Frente a este muro de oligarcas –que tanto recuerda en su altivez a la nesciencia del hidalgo pobre– se alza la perspectiva del dinero fácil: ya sea exigiendo subsidios en forma de PER o convirtiéndose en fauna de telebasura. A falta de referentes sólidos, muchos jóvenes de aldea han terminado copiando a los quinquis de extrarradio. No hace mucho que apareció en España la Generación Vaquilla. Hoy vamos hacia la Generación Mediaset.

La solución a todos estos problemas pasa indefectiblemente por mejorar la enseñanza. Necesitamos profesores mejor formados que no se hayan matriculado en Magisterio porque era la única carrera en la que no se exigía nota de corte. Hay que terminar con esa presuposición implícita de que los hijos de familias humildes no ocuparán jamás cargos de relieve. Porque sobre esta presuposición implícita parece cimentarse nuestro sistema educativo. Si no fuera así, ¿a qué poner tanto énfasis en llenar de ordenadores las escuelas rurales, en vez de en situar sus contenidos al nivel de los mejores centros? Mas para que el ascensor social funcione es preciso que el esfuerzo tenga recompensa al margen de los apellidos y el lugar de origen: que no se premie al monigote o influencer mediático ni al apparátchik.

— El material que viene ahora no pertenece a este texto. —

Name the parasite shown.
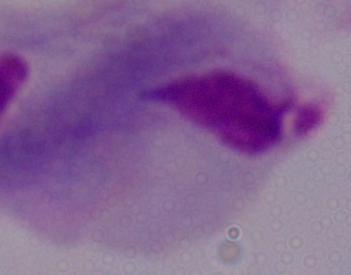
This is a trichomonad.

magnification = 1000x
modality = photomicrograph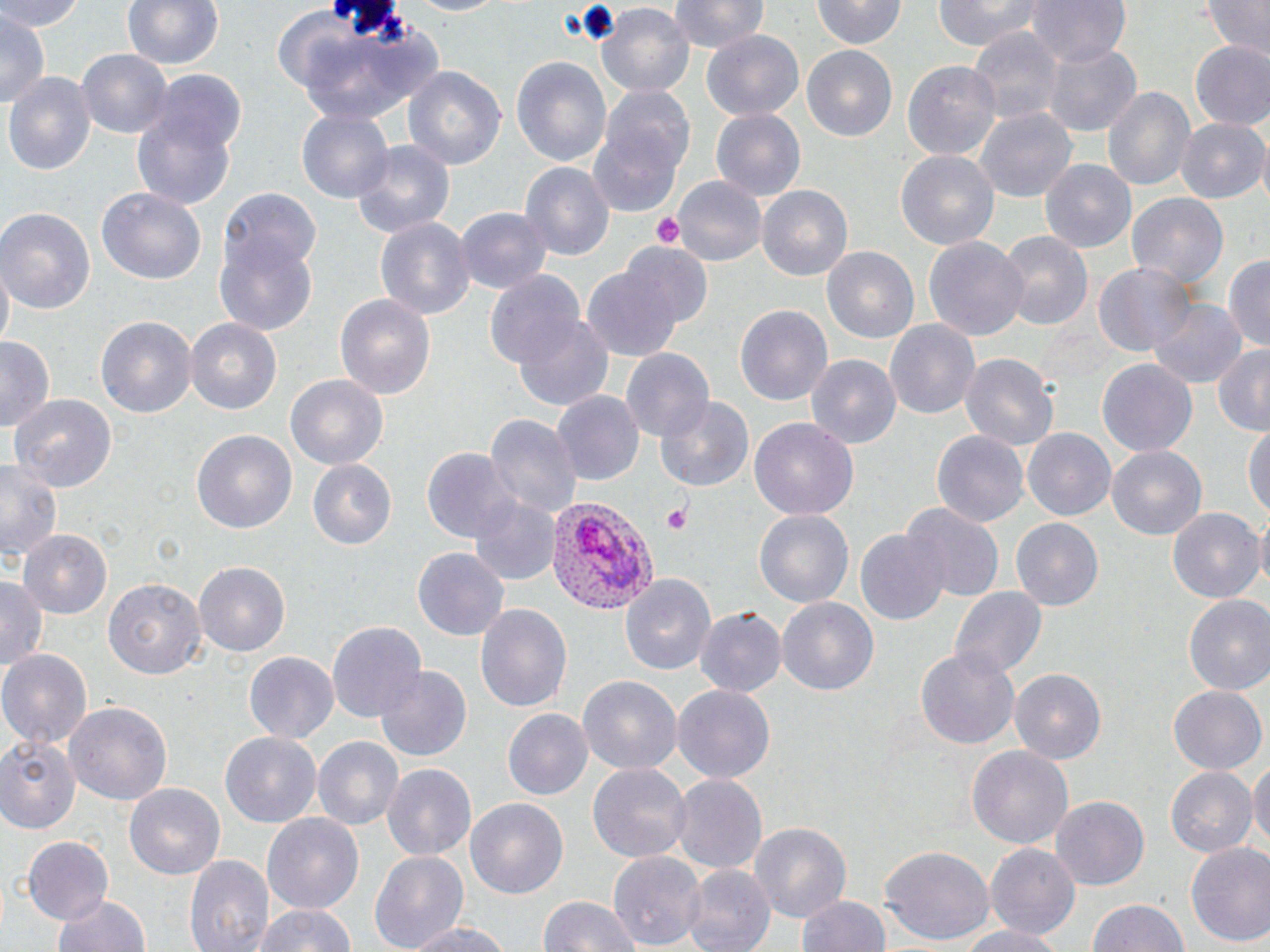

{
  "slide_level_diagnosis": "Plasmodium vivax",
  "uninfected_red_blood_cell_locations": "approximate bounding boxes as (x1,y1)-(x2,y2) corner pairs in pixels: (0,0)-(89,32), (124,0)-(223,70), (396,0)-(510,18), (669,0)-(773,54), (931,0)-(1042,52), (1023,0)-(1130,71), (1204,0)-(1269,59), (595,1)-(696,98), (811,1)-(905,50), (949,4)-(1051,90), (286,9)-(444,126), (0,11)-(47,113), (965,23)-(1064,126), (702,31)-(803,121), (1041,38)-(1140,138), (1188,41)-(1270,130), (801,43)-(898,139), (74,47)-(174,140), (511,57)-(611,167), (901,57)-(1003,159), (403,67)-(505,174), (4,71)-(96,174), (146,71)-(248,156), (1103,84)-(1196,196), (590,86)-(693,216), (975,107)-(1075,205), (709,108)-(806,200), (295,110)-(395,203), (134,114)-(234,208), (1176,117)-(1267,203), (349,140)-(455,238), (896,150)-(1000,254), (1040,157)-(1136,250), (519,162)-(613,262), (673,176)-(767,266), (757,186)-(852,284), (221,187)-(319,274), (97,188)-(204,285), (1125,192)-(1229,293), (455,206)-(551,296), (0,207)-(94,313), (218,217)-(319,333), (374,218)-(474,319), (995,231)-(1093,333), (925,235)-(1029,340), (623,242)-(713,328), (821,246)-(920,347), (1226,253)-(1270,351), (1094,262)-(1196,356), (579,265)-(685,363), (485,272)-(587,372), (334,293)-(435,403), (1147,297)-(1245,390), (736,305)-(831,405), (514,312)-(616,413), (97,316)-(197,418), (184,317)-(282,413), (884,319)-(981,420), (0,335)-(56,431), (1211,345)-(1270,436), (622,349)-(711,440), (960,351)-(1058,451), (807,355)-(900,448), (1099,360)-(1196,457), (287,375)-(387,472), (550,391)-(643,486), (8,394)-(118,494), (657,396)-(753,493), (485,414)-(581,518), (1245,417)-(1269,528), (749,419)-(858,521), (931,428)-(1029,528), (1024,428)-(1116,521), (192,430)-(297,535), (1107,447)-(1205,540), (422,449)-(515,543), (0,456)-(64,563), (307,459)-(397,549), (468,492)-(561,585), (901,501)-(1005,601), (1167,505)-(1263,601), (754,510)-(852,608), (1255,511)-(1270,597), (1012,517)-(1102,609), (856,526)-(949,627), (19,529)-(113,620), (414,546)-(510,641), (196,563)-(291,656), (0,573)-(47,674), (622,573)-(717,672), (104,575)-(204,679), (951,588)-(1046,680), (1183,595)-(1270,698), (777,597)-(879,699), (477,603)-(572,716), (693,608)-(784,697), (326,620)-(426,726), (916,648)-(1021,749), (0,649)-(92,750), (245,649)-(340,741), (374,662)-(470,762), (1010,668)-(1106,763), (577,676)-(682,777), (673,685)-(775,784), (1168,685)-(1266,776), (65,702)-(172,806), (502,709)-(592,800), (221,732)-(320,826), (1,735)-(81,834), (312,738)-(402,831), (967,743)-(1074,850), (1249,756)-(1270,857), (587,762)-(691,863), (382,763)-(476,861), (1164,765)-(1255,859), (670,774)-(767,874), (125,782)-(227,881), (1052,796)-(1148,889), (464,797)-(568,902), (262,813)-(366,917), (749,820)-(852,923), (22,836)-(114,928), (1184,841)-(1270,950), (985,844)-(1082,939), (880,846)-(993,945), (369,850)-(469,952), (185,851)-(275,952), (609,852)-(707,948), (682,864)-(775,952), (798,892)-(891,952), (52,894)-(152,952), (538,896)-(640,952), (1086,898)-(1189,952), (252,901)-(356,952), (401,919)-(513,951), (951,924)-(1070,952)",
  "stain": "May-Grünwald-Giemsa",
  "platelet_locations": "approximate bounding boxes as (x1,y1)-(x2,y2) corner pairs in pixels: (654,212)-(685,249), (663,503)-(693,535)",
  "image_size": "1270×952 pixels",
  "preparation": "thin blood smear",
  "modality": "optical microscopy",
  "field_of_view": "single",
  "plasmodium_vivax_infected_red_blood_cell_locations": "approximate bounding boxes as (x1,y1)-(x2,y2) corner pairs in pixels: (546,494)-(657,618)",
  "magnification": "1000x"
}Assess this cell for malaria.
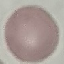
Uninfected.

Summary:
  - Image type: cell patch, automatically extracted from a larger field of view and resized to 64 × 64 pixels
  - Preparation: thin blood smear
  - Stain: Giemsa
  - Capture: smartphone through the microscope eyepiece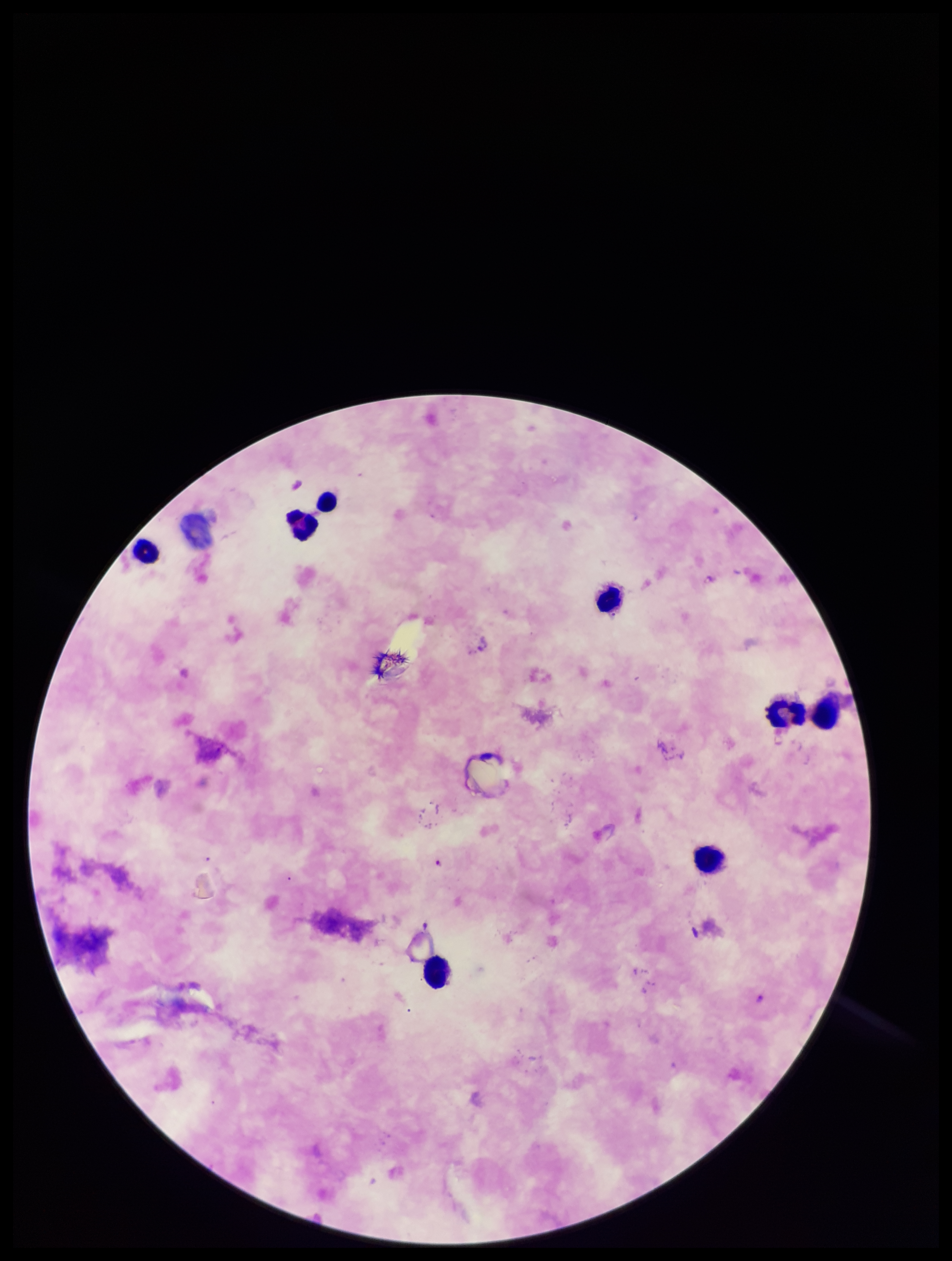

Por otra parte, conviene recordar que, si el Rey aspira a serlo de todos los españoles, no puede recorrer los pueblos de España como su bisabuelo recorrió Las Hurdes, es decir, con la misma actitud de quien malgasta tres semanas de voluntariado en la India ayudando en nadie sabe qué. En tanto que principal intermediario entre la nación y sus burocracias, es preciso que el Rey recuerde a esta clase de ciudadanos –a estos ciudadanos que algunos presentan como de segunda– que él también cuenta con ellos. Más útil y provechoso le habría resultado a nuestra princesa Leonor estudiar tres meses con los hijos de los pastores y de los vinateros en el Instituto de San Esteban de Gormaz, provincia de Soria, que en un internado supuestamente multicultural pero sin otra cultura que la del gueto elitista.

En este juego de ping pong –entre cosmopolita y cosmopaleto– que el nacionalismo catalán mantiene con nuestros sucesivos gobernantes, mientras el etnicismo euskaldún nos los distrae con la pelota mano, las provincias pequeñas, sus municipios, sus moradores, siguen necesitando un proyecto de país que los considere, que los incluya, que los tenga en cuenta. Porque más importante que la España vaciada es su vacío existencial.